Finding Unusual Events

Anomaly detection algorithms look at an unlabeled dataset of normal events and learn to detect or raise a red flag if there is an unusual or anomalous event.

  • After aircraft engine rolls off assembly line, compute features:
    • x₁ = heat generated by engine
    • x₂ = vibration intensity
    • Additional features as needed
  • Aircraft engine manufacturers don’t make many bad engines
  • Easier to collect data from m normal engines (most are fine)
  • Collect features x₁ and x₂ about how these m engines behave
  • Most examples are normal engines rather than defective ones

Given:

  • m examples of normal engine behavior
  • New engine with feature vector X_test

Goal: Determine if new engine looks similar to previously manufactured ones or if there’s something suspicious that requires closer inspection.

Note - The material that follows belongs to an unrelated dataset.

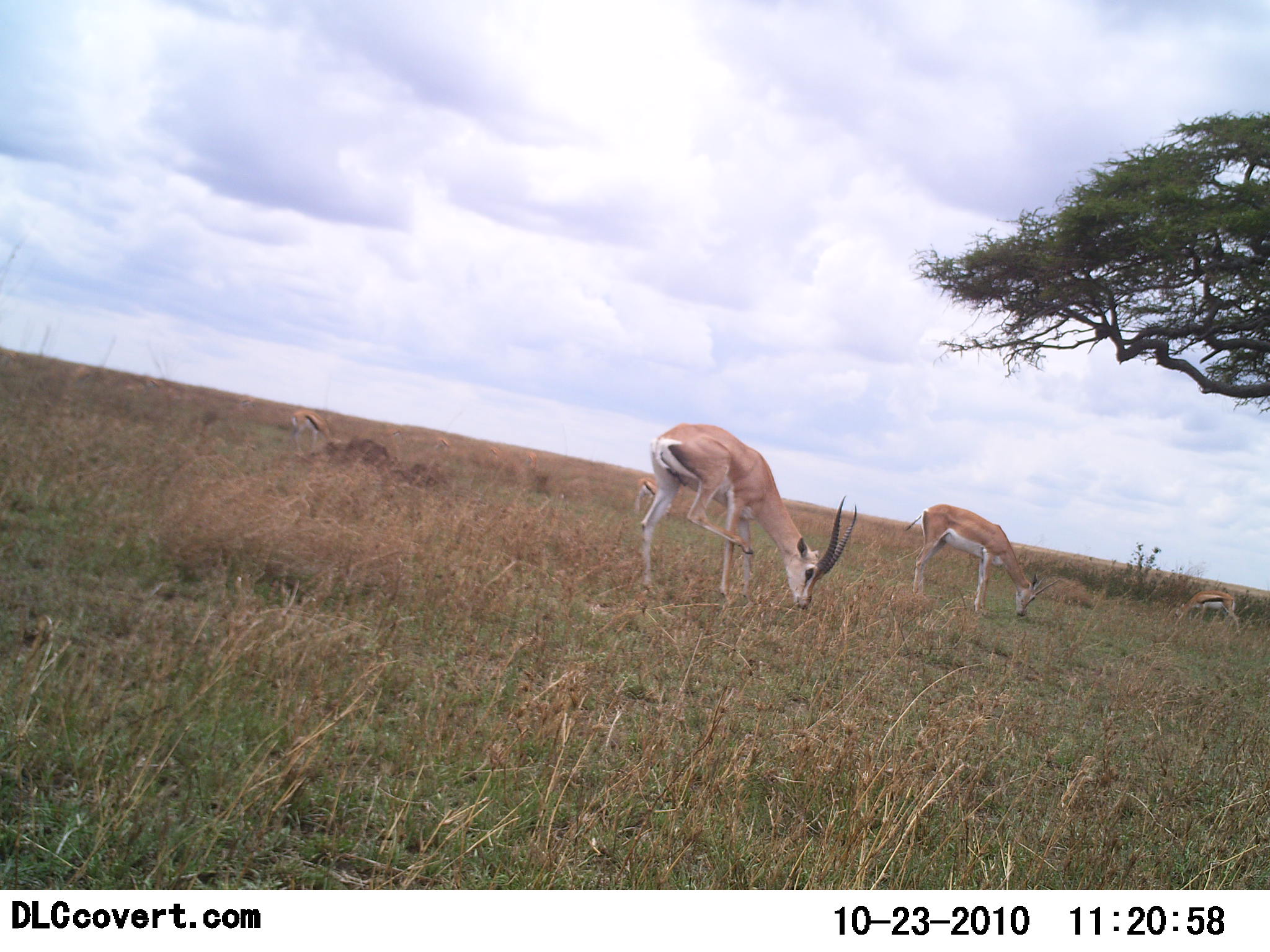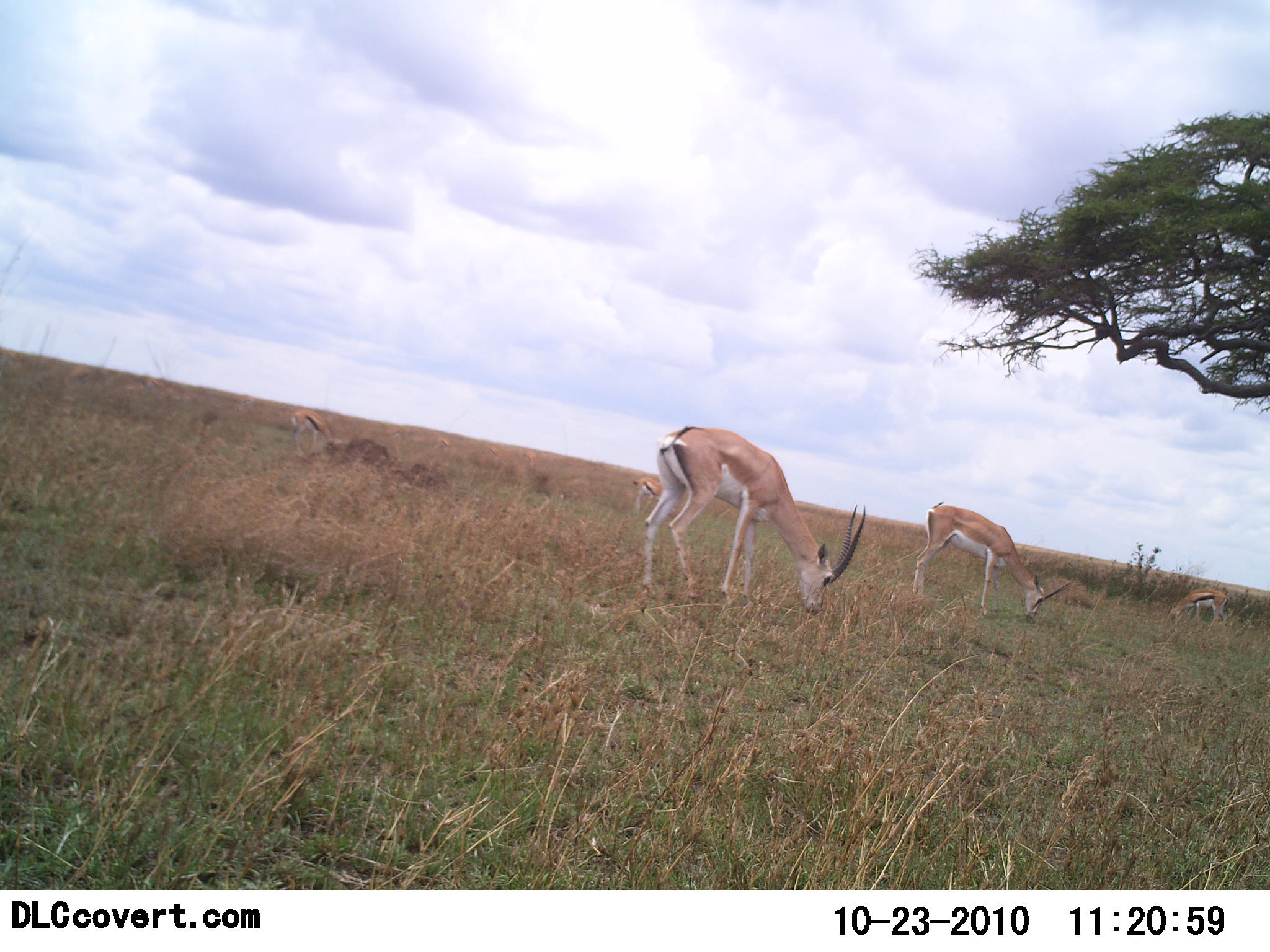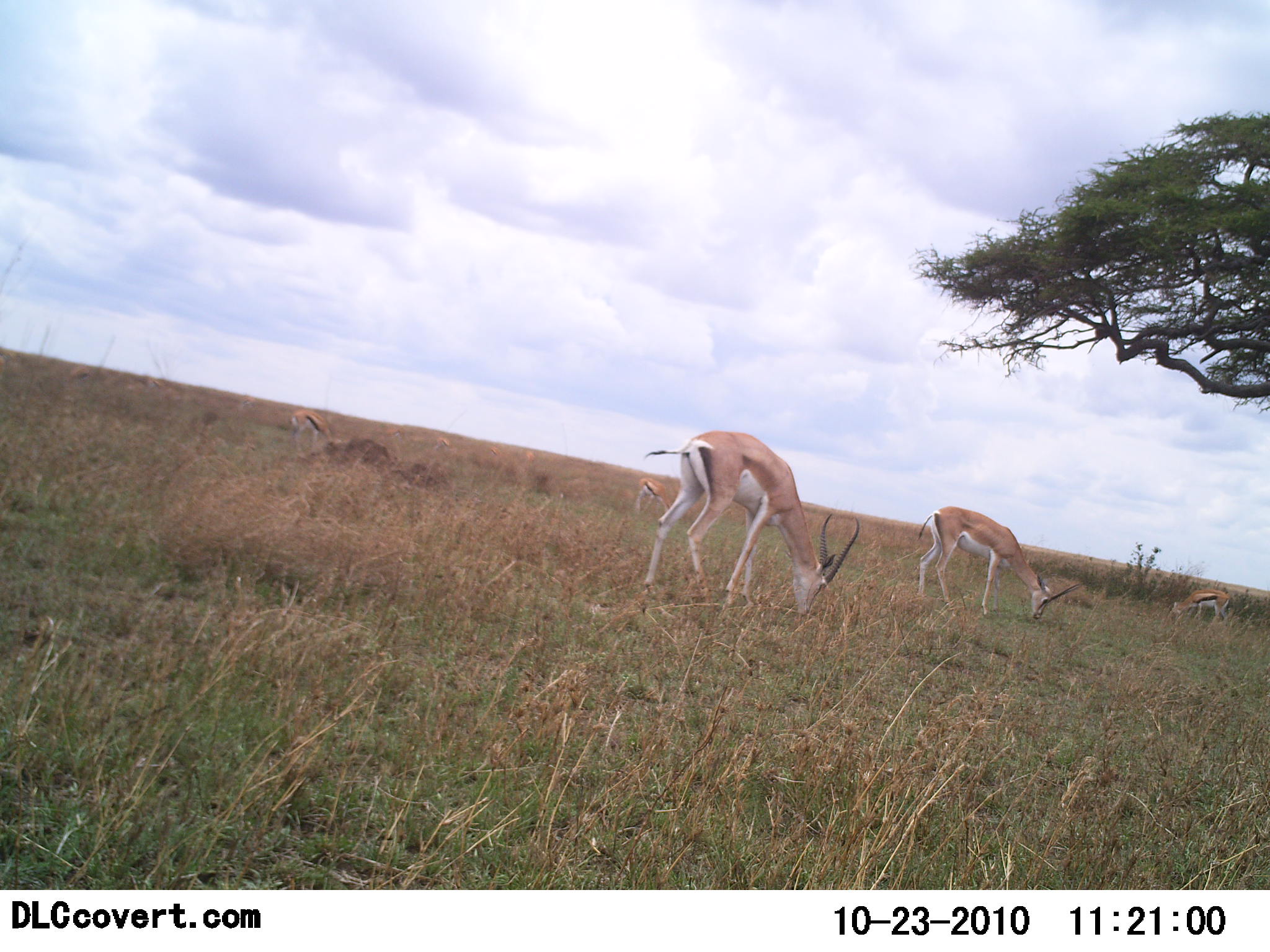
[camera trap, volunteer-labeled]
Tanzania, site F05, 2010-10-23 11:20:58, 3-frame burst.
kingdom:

  • Plot training examples x₁ through x_m as crosses (each point = specific engine with specific heat/vibration)
  • New engine appears near training data: Probably okay, looks similar to other engines
  • New engine appears far from training data: Likely anomaly, inspect more carefully before installation

Most common method uses density estimation:

  1. Build probability model: Learn p(x) from training set

    • Determine which feature values have high probability
    • Identify which values have lower probability
  2. Probability regions:

    • Inner ellipse: High probability region
    • Middle ellipse: Medium probability
    • Outer ellipse: Lower probability
    • Outside ellipses: Very low probability
  3. Classification rule:

    • Compute p(X_test) for new example
    • If p(X_test) < ε (small threshold): Flag as anomaly
    • If p(X_test) ≥ ε: Classify as normal

Features for user behavior:

  • Login frequency
  • Number of web pages visited
  • Number of transactions made
  • Discussion forum posts
  • Typing speed (characters per second)

Process:

  • Model p(x) from data to understand typical user behavior
  • Don’t automatically disable suspicious accounts
  • Instead: request additional security verification
    • Cell phone verification
    • CAPTCHA challenges
    • Identity confirmation

Use cases:

  • Fake account detection
  • Financial fraud identification (unusual purchase patterns)

Wide industry usage:

  • Aircraft engines
  • Printed circuit boards
  • Smartphones
  • Motors
  • Many other manufactured items

Purpose: Detect units that behave strangely, indicating potential defects before shipping to customers.

Features for machine monitoring:

  • Memory usage
  • Disk accesses per second
  • CPU load
  • Ratio features (e.g., CPU load to network traffic)

Detection targets:

  • Hardware failures (hard disk, network card)
  • Security breaches (hacking attempts)
  • Unusual system behavior
  • Telecommunications: Monitor cell towers for unusual behavior
  • Financial services: Detect fraudulent transactions
  • Manufacturing: Quality control for anomalous parts

Anomaly detection provides a systematic approach to identifying unusual events by learning what “normal” looks like and flagging significant deviations from typical patterns.